Attempting Zindi’s Farm Pin Crop Detection Challenge Without Downloading any Imagery
Zindi is currently hosting a competition to classify fields by crop type using Sentinel-2 satellite imagery. They provide labeled fields with the crop type, and a separate set of fields as the ‘test’ set. The goal is to use the provided imagery to predict the crop type as accurately as possible. It’s a great contest, BUT: The imagery files are huge (although they offer Azure credits to help mitigate this by using cloud computing), and extending such an analysis to other areas is not easy. The goal of this post is to show how we can use the labeled fields to train our own classifier in Google Earth Engine (GEE), using Landsat imagery for the classification (EDIT: Sentinel 2 imagery is also available in GEE, making this choice somewhat arbitrary). This results in a model that can be applied over any region, and is a process that could be replicated by anyone with some known crop fields and an internet connection.
I won’t include all the code here. Instead, view it and try it for yourself here.
The Training Data
The important data is contained in a shapefile (a mapping-related file format for ‘vector’ layers that can contain points, lines or polygons). It contains multiple features (polygons), each representing a field with a certain kind of crop. The crop type is encoded as a number from 1 to 10. More info here.
Some features in the ‘train’ shapefile.
We can upload this data as an asset in GEE by using the ‘New Table Upload’ option and selecting all the files except train.qpj
(which is unnecessary).

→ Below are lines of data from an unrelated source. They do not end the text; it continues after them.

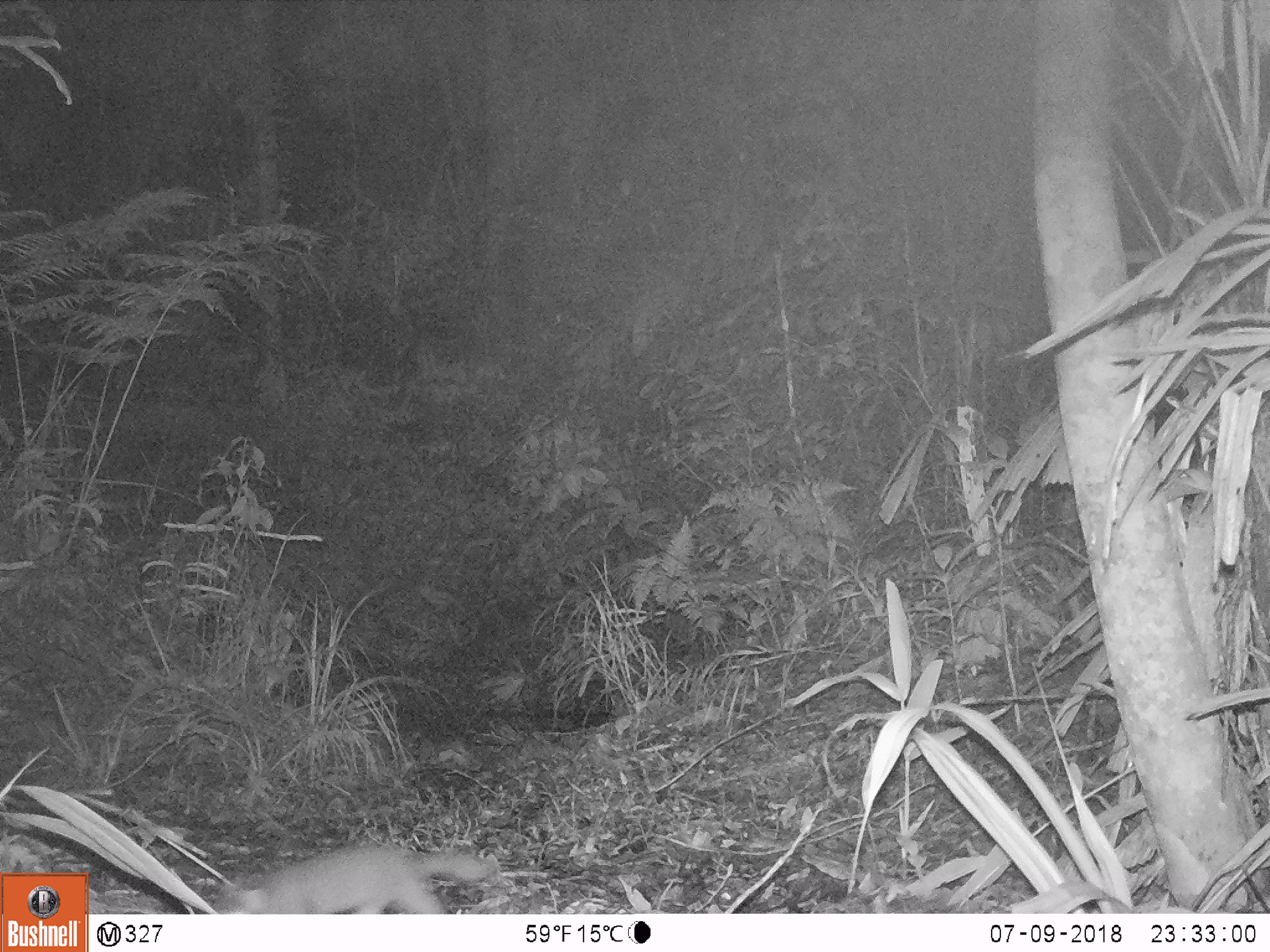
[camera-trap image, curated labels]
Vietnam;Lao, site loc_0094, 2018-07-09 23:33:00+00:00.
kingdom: Animalia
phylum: Chordata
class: Mammalia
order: Carnivora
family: Mustelidae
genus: Melogale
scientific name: Melogale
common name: ferret badger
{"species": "ferret badger (Melogale)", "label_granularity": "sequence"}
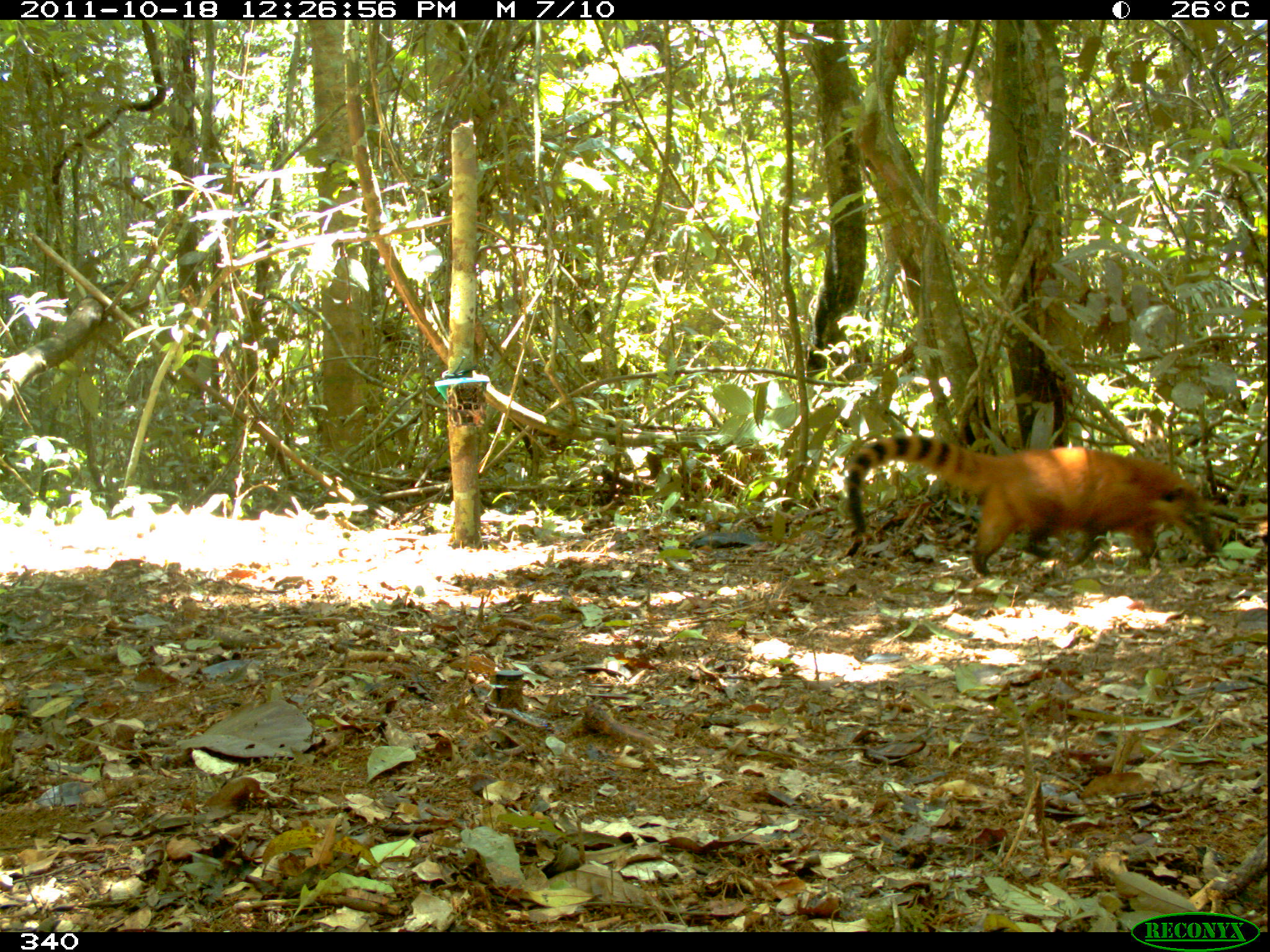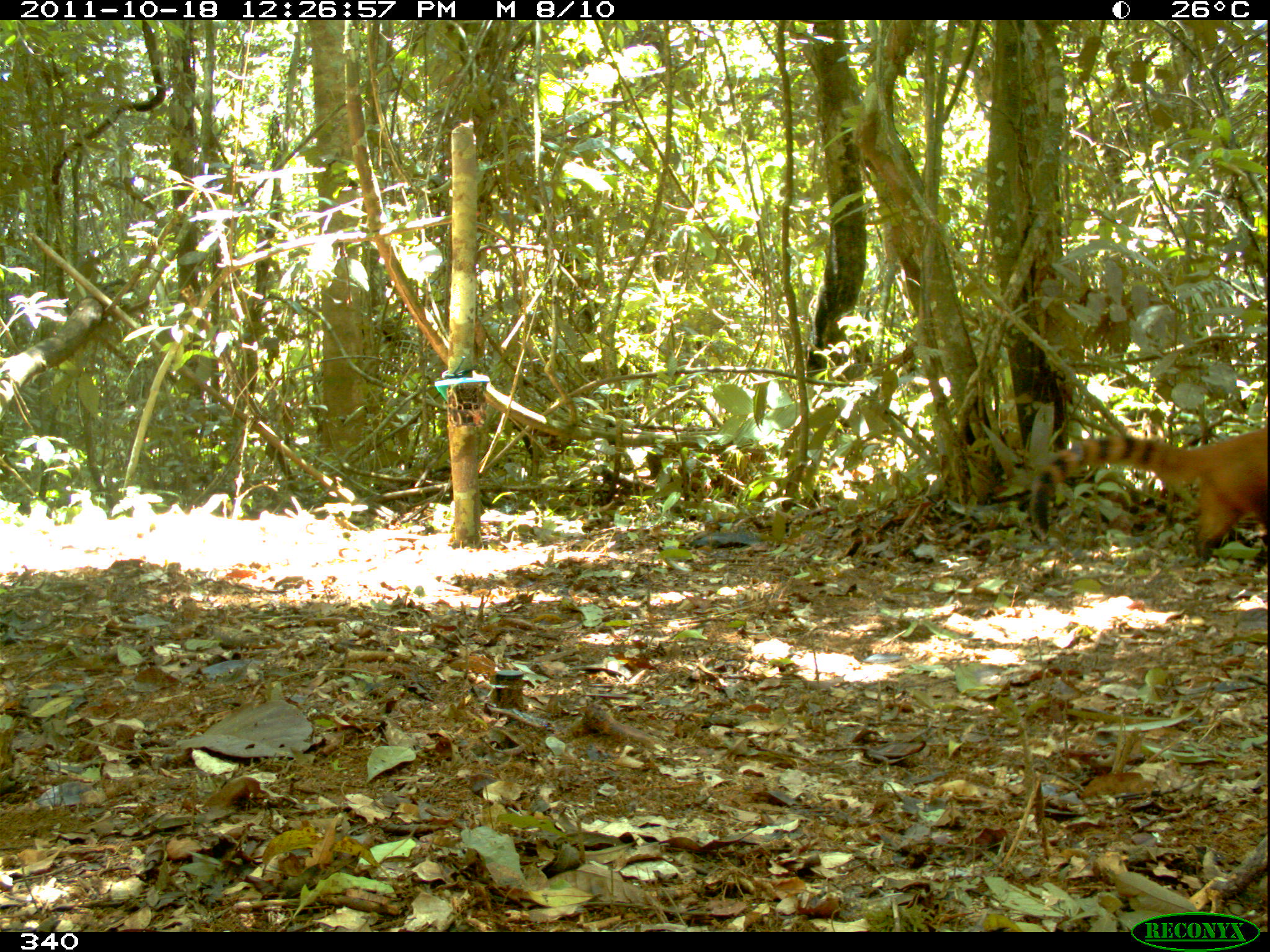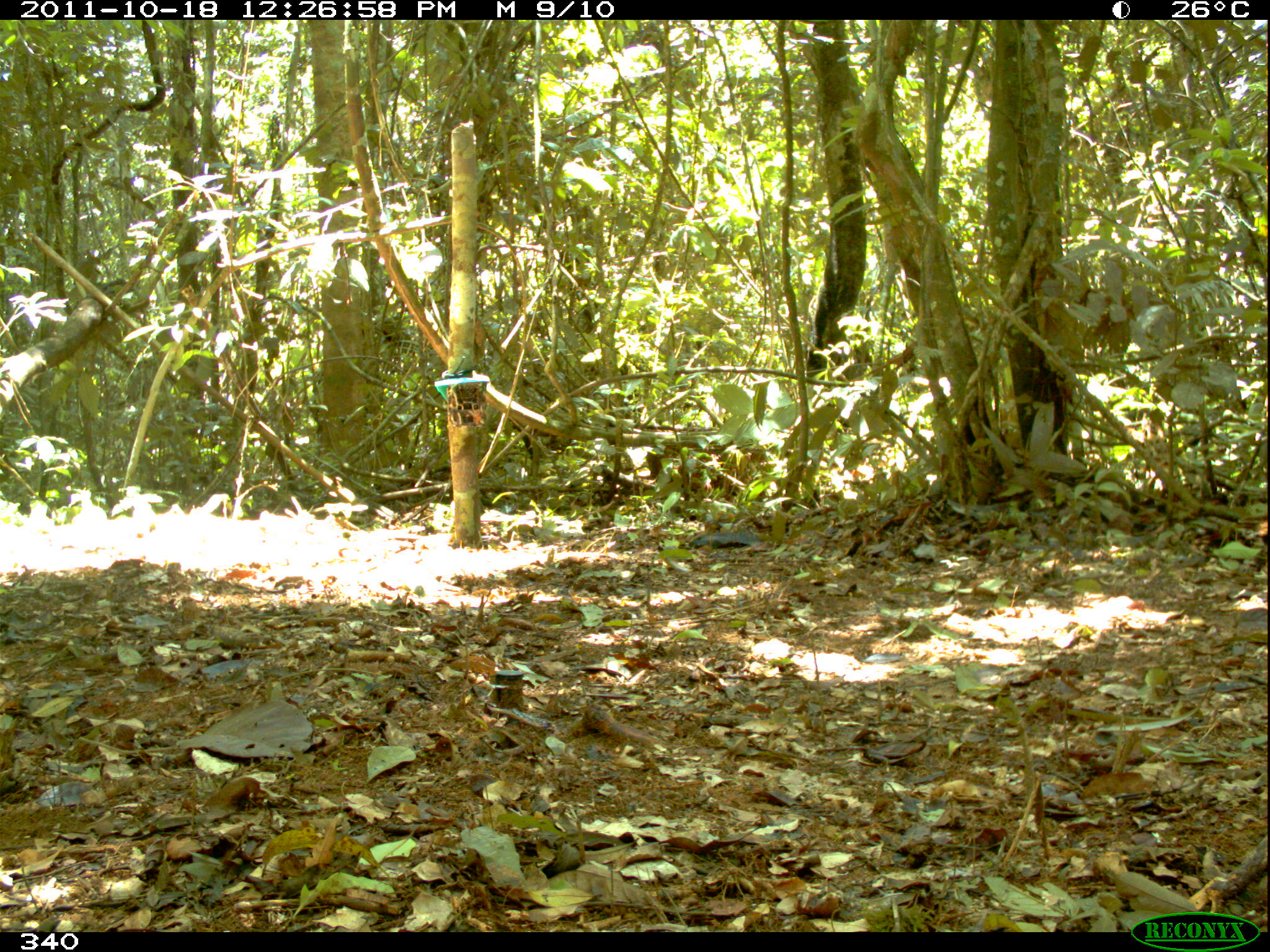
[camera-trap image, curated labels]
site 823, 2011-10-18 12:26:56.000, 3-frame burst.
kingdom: Animalia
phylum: Chordata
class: Mammalia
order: Carnivora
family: Procyonidae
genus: Nasua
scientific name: Nasua nasua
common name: south american coati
Nasua nasua (south american coati).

I named the asset ‘farm_zindi_train’, and repeated the steps for the test dataset.
There is one last hurdle we must overcome when using this data to train classifiers in GEE. Each feature in the training shapefile contains a property, ‘Crop_Id_Ne’, that tells us the crop type. Unfortunately, this is represented as a string. To convert it to the required type, we create a function that is mapped over the feature collection and use ee.Number.parse()
to convert the string into a number for the model to use.
Getting the required properties in the correct type by mapping a function over the collection
Landsat Imagery
Instead of the Sentinel-2 imagery the competition is using, we’ll see if we can achieve the same results with freely available Landsat 8 imagery. I used code from this tutorial to load the landsat data and create a ‘greenest pixel composite’ based on a computed value called NDVI (normalized difference vegetation index). This is not an ideal approach - we could instead have chosen a time of year when the differences between crops are most obvious, or used multiple images from different times in the growing season. These improvements will be considered in a future tutorial.
Training A Classifier
The ‘Supervised Classification’ guide by Google is good place to start when attempting this kind of classification task. The only changes I made to the provided code was to change the references to match my own training data, tweak the scale to reduce memory use and specify the property we’re trying to predict (in our case, ‘CID’ for crop ID). Looking at the output, it seems to roughly match the farm outlines - a good sign.
Classifier output with farm boundaries shown.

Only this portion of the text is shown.